Pour la deuxième année consécutive, le sud du Québec s'apprête à vivre un Noël "vert". Il n'est qu'à voir la mine consternée des présentateurs de la météo à la télévision pour se convaincre que la catastrophe est d'importance. Et même si l'hiver n'arrivera qu'avec retard, chacun sait bien qu'il ne manquera pas d'amener son lot de tempêtes, de blizzard et de poudrerie. Un Noël sans neige va en frustrer plus d'un, et alimenter les conversations aux tables du réveillon...

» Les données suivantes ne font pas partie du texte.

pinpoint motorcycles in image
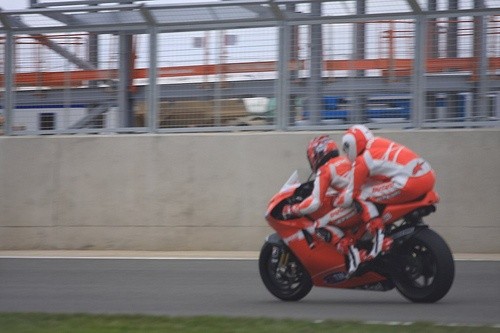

Cela n'empêche pas les Montréalais d'arpenter la grand artère commerciale de leur ville à la recherche des présents qu'ils feront à Noël dans une ambiance musicale propre à la magie des fêtes. Voici la rue Sainte -Catherine qui étire quelques 1200 enseignes sur ses 11 km de longueur. Elle est née à la fin du XIXème siècle au moment de l'avènement des grands magasins. A cette époque, ce sont des immigrants d'origine écossaise qui ont le monopole du commerce moderne dans ce tout nouveau quartier de Montréal. Parmi eux, un certain James Angus Ogilvy qui a débuté non loin de là dans un petit magasin avec un seul commis et qui installe peu avant la première guerre mondiale un des premiers grands magasins " à rayons"sur la rue Sainte-Catherine au coin de la rue de la Montagne. Il y cible la clientèle anglophone huppée de la ville. On trouve de tout dans ce magasin, en quantité : vêtements, livres, meubles. Les achats s'y paient au comptant et comme ses concurrents, l'établissement desservi par le tramway est équipé de l'éclairage électrique et du téléphone. La famille revend l'affaire quinze ans plus tard à un autre commerçant d'origine écossaise qui gardera la même enseigne et va tenter de barrer la route à la concurrence en y installant la première salle de concert symphonique à Montréal. Peu après la Seconde guerre mondiale, pour conforter son image, la maison Ogilvy investit dans un décor de Noël qui vient directement d'Allemagne, fabriqué par le fabricant de jouets Steiff réputé pour ses animaux en peluche.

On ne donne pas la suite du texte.